▶ [What you have to do]:
Working from the line that contains "Looking at the picture" down to the last line below, repeat each line exactly.

* begin *

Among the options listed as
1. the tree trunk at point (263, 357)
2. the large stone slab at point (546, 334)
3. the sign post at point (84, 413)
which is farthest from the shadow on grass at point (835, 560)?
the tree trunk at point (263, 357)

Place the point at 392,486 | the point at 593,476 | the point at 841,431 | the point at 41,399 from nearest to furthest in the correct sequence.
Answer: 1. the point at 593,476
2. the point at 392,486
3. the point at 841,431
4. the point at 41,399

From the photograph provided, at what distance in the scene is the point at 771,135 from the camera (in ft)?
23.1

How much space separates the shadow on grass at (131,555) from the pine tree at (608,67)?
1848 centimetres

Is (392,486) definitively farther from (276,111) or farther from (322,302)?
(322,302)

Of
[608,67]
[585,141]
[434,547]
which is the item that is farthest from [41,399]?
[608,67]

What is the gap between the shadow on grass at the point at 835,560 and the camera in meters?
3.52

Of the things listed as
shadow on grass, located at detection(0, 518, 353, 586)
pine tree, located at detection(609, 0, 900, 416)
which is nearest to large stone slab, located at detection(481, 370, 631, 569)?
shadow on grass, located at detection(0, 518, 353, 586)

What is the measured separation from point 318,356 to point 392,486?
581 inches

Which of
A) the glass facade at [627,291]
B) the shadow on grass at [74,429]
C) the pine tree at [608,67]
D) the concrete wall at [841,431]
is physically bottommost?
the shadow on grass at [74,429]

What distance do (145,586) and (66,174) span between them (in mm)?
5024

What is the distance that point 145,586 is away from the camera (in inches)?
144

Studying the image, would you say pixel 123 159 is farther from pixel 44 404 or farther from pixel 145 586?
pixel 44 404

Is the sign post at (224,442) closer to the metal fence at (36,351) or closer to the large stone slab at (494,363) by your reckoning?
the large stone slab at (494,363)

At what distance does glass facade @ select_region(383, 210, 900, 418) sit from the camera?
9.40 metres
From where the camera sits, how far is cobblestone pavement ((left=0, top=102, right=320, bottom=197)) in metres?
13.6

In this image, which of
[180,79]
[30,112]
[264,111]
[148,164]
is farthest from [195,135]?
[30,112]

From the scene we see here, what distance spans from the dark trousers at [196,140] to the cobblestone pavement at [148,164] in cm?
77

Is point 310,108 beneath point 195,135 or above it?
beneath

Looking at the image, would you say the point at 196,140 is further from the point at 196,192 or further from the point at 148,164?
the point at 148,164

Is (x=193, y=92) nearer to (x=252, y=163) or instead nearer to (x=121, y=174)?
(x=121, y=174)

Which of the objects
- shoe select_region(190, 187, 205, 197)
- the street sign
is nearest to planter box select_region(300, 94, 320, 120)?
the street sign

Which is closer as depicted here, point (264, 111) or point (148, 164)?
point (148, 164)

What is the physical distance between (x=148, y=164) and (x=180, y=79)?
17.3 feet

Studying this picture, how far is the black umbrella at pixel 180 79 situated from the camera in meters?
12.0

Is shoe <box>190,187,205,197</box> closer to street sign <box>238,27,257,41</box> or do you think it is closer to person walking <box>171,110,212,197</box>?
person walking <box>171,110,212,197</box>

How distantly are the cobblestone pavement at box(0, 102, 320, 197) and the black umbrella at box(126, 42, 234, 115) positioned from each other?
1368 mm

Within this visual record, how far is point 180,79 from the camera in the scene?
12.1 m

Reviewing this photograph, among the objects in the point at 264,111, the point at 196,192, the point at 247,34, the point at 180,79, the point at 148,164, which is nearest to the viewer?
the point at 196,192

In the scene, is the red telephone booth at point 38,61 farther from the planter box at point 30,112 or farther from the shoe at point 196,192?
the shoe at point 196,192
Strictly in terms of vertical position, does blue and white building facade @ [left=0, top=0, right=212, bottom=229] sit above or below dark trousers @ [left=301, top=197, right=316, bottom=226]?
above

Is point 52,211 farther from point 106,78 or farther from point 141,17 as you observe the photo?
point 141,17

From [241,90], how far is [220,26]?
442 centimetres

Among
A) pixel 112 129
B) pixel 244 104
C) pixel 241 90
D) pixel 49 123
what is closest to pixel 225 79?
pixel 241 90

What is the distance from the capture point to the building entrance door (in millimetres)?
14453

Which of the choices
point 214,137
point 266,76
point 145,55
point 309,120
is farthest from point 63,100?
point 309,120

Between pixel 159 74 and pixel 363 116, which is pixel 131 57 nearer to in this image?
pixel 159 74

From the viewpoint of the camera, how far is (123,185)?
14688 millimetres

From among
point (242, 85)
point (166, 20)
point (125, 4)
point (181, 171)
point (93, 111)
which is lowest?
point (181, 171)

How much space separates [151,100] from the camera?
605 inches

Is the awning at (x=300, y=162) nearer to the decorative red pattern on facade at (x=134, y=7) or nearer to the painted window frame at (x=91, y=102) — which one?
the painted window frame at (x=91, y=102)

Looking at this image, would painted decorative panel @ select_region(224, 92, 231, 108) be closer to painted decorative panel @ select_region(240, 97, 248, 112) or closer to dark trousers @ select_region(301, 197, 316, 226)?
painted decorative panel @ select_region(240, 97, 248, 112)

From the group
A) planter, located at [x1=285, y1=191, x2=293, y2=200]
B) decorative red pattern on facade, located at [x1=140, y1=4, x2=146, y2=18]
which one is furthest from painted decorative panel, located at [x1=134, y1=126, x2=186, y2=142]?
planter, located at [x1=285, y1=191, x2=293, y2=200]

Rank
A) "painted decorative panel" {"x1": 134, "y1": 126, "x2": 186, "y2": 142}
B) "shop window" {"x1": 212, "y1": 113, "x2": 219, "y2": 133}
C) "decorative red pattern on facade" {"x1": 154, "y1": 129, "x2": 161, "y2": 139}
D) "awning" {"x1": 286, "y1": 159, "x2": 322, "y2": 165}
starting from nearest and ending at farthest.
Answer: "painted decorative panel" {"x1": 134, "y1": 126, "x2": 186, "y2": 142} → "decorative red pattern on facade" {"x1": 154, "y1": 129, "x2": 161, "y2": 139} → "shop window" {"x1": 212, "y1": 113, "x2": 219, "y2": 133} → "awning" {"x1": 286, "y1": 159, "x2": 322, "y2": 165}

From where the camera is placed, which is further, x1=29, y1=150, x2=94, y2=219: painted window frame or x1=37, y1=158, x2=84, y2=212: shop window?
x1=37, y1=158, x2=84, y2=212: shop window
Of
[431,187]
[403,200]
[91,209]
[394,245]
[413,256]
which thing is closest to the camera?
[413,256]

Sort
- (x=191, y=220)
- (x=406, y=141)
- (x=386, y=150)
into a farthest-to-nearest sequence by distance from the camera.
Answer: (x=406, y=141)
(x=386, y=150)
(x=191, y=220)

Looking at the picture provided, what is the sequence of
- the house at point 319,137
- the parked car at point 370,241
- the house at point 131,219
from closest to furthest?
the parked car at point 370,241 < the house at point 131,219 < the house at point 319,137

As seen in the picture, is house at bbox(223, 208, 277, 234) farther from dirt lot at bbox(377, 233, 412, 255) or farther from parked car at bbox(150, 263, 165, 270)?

* end *

▶ [Expected output]:
Looking at the picture provided, what is the sequence of
- the house at point 319,137
- the parked car at point 370,241
- the house at point 131,219
from closest to furthest?
the parked car at point 370,241 < the house at point 131,219 < the house at point 319,137

As seen in the picture, is house at bbox(223, 208, 277, 234) farther from dirt lot at bbox(377, 233, 412, 255) or farther from parked car at bbox(150, 263, 165, 270)?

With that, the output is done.